**TAREAS A REALIZAR**:
1. Traduce al inglés esta oración del texto de lectura: "De la Madrid designó a Carlos Salinas como candidato presidencial del PRI y los disidentes abandonaron el partido."
2. Cita sin cambios, del texto de lectura, el fragmento que comienza con las palabras que contienen "En contraste, los" y termina con "de los medios.".

En contraste, los otros diarios reaccionaron con sospechosa uniformidad. En todos ellos se minimizó y distorsionó la manifestación como un acto “de lesbianas, homosexuales y drogadictos”. Aquello era evidencia suficiente para el sesgo informativo que imperaba en la mayor parte de los medios.
El manejo económico del gobierno de De la Madrid generó, además de una grave recesión, fracturas políticas e ideológicas en la clase política que se hicieron insalvables en 1987, año preparatorio de la sucesión. Un grupo del PRI, encabezado por Cuauhtémoc Cárdenas y Porfirio Muñoz Ledo, pidió a la dirigencia del instituto que estableciera reglas claras y transparentes para designar a los candidatos que habrían de presentarse en los comicios del año siguiente. Los inconformes no fueron escuchados. De la Madrid designó a Carlos Salinas como candidato presidencial del PRI y los disidentes abandonaron el partido. Cárdenas fue postulado por una coalición de pequeños partidos, hasta entonces controlados por el gobierno, y su candidatura pronto suscitó la adhesión de importantes fuerzas políticas y sociales, las cuales se agruparon en el Frente Democrático Nacional. Poco antes de las elecciones, aquella campaña obtuvo el respaldo del Partido Mexicano Socialista, en donde se agrupaban las principales fuerzas de izquierda. La derecha, por su parte, postuló a Manuel Clouthier, y ambas candidaturas abrieron la posibilidad de una derrota priísta en un comicio presidencial. No ocurrió así, opero, según las cifras oficiales, Salinas apenas logró sobrepasar el 50 por ciento de los sufragios, margen históricamente bajo para un postulante del partido oficial, que hasta entonces solía ganar elecciones con el 70 u 80 por ciento de los votos.
Las sospechas de la manipulación fraudulenta de aquellos comicios persisten hasta la fecha, y tal vez no puedan esclarecerse nunca. En cambio, quedó perfectamente documentada la abierta parcialidad de los medios impresos y electrónicos hacia las candidaturas del partido oficial. En los periódicos, y mucho más en la televisión y en la radio, las actividades de Cárdenas y de Clouthier fueron sistemáticamente reducidas, en tanto que la campaña política de Salinas se llevaba la parte del león en tiempos y líneas ágata. En este contexto, nuestro diario fue calificado de “cardenista”, no porque lo fuera, sino porque era el único que informaba sobre las campañas opositoras, incluida la de Cárdenas, y de su posterior lucha por el esclarecimiento y la limpieza de la elección.

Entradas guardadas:
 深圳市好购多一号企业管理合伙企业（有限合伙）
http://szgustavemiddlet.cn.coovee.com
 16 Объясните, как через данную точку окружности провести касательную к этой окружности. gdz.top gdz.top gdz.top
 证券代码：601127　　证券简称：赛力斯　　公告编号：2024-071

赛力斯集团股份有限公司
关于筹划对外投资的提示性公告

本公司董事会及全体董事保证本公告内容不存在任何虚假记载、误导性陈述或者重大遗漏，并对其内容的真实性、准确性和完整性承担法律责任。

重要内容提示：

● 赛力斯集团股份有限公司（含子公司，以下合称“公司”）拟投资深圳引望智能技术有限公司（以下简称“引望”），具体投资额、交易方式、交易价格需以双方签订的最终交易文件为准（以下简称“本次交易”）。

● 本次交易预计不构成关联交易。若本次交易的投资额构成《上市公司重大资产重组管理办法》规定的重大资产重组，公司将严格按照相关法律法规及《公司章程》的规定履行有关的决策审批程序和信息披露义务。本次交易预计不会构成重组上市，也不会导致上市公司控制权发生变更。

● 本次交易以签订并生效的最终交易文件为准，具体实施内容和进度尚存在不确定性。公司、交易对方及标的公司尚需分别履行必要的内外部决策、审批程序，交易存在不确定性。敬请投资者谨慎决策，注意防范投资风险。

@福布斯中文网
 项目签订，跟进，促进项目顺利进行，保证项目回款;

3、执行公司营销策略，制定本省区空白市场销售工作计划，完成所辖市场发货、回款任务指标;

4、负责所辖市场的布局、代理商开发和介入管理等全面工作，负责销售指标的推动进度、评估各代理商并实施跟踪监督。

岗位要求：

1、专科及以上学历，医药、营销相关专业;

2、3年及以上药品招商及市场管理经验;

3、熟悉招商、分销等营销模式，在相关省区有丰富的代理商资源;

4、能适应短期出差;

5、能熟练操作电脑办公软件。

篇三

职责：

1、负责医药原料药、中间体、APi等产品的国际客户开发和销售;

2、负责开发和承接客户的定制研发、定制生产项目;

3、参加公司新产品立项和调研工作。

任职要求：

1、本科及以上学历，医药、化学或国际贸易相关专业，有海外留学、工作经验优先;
==
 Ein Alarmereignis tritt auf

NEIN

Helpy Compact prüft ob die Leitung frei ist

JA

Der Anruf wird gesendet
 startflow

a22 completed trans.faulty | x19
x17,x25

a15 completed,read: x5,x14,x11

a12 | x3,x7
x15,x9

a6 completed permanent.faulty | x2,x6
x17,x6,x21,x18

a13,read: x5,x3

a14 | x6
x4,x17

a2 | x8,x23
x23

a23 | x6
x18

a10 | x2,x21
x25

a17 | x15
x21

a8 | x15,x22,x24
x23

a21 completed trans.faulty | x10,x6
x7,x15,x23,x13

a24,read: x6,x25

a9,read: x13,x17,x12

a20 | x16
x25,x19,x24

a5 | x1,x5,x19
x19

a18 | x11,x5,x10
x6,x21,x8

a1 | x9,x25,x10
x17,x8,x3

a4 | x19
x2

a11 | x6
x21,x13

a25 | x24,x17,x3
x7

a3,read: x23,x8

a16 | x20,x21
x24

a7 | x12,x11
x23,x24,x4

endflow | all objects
--
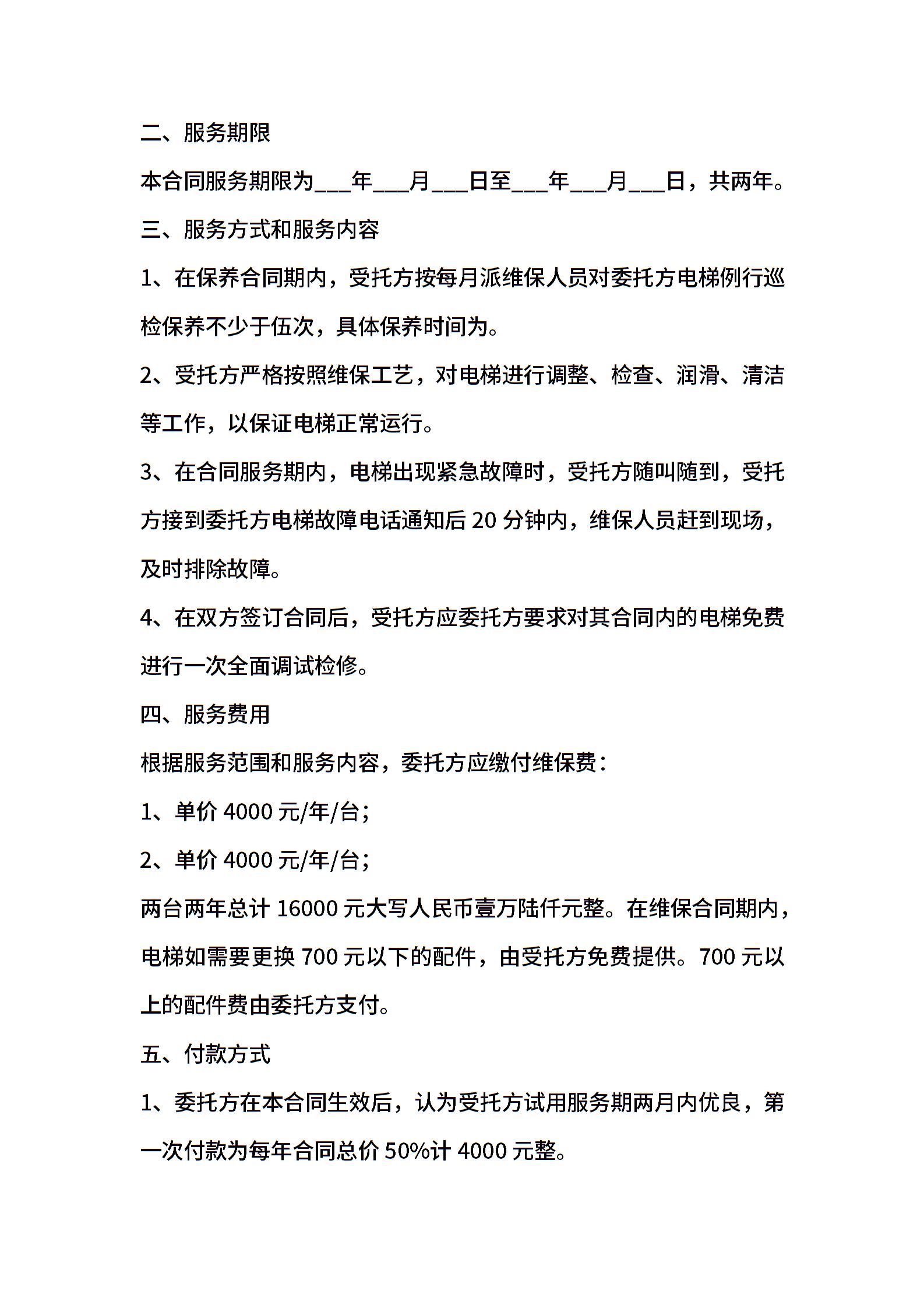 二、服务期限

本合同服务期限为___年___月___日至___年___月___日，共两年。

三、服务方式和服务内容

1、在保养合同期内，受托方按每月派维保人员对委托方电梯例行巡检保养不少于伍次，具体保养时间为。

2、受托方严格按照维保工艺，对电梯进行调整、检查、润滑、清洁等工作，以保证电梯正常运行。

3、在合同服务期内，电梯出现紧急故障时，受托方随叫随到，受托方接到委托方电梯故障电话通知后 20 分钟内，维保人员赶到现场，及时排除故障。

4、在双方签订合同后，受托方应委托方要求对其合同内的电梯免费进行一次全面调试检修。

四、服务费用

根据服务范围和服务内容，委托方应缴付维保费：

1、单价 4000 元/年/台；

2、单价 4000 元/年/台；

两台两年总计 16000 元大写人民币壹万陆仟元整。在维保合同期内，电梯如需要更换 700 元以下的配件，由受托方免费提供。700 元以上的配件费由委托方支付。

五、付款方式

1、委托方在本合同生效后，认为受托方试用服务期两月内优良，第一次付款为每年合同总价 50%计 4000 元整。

**RESPUESTAS**:
1. De la Madrid named Carlos Salinas as the PRI's presidential candidate, and the dissidents left the party.

2.
En contraste, los otros diarios reaccionaron con sospechosa uniformidad. En todos ellos se minimizó y distorsionó la manifestación como un acto “de lesbianas, homosexuales y drogadictos”. Aquello era evidencia suficiente para el sesgo informativo que imperaba en la mayor parte de los medios.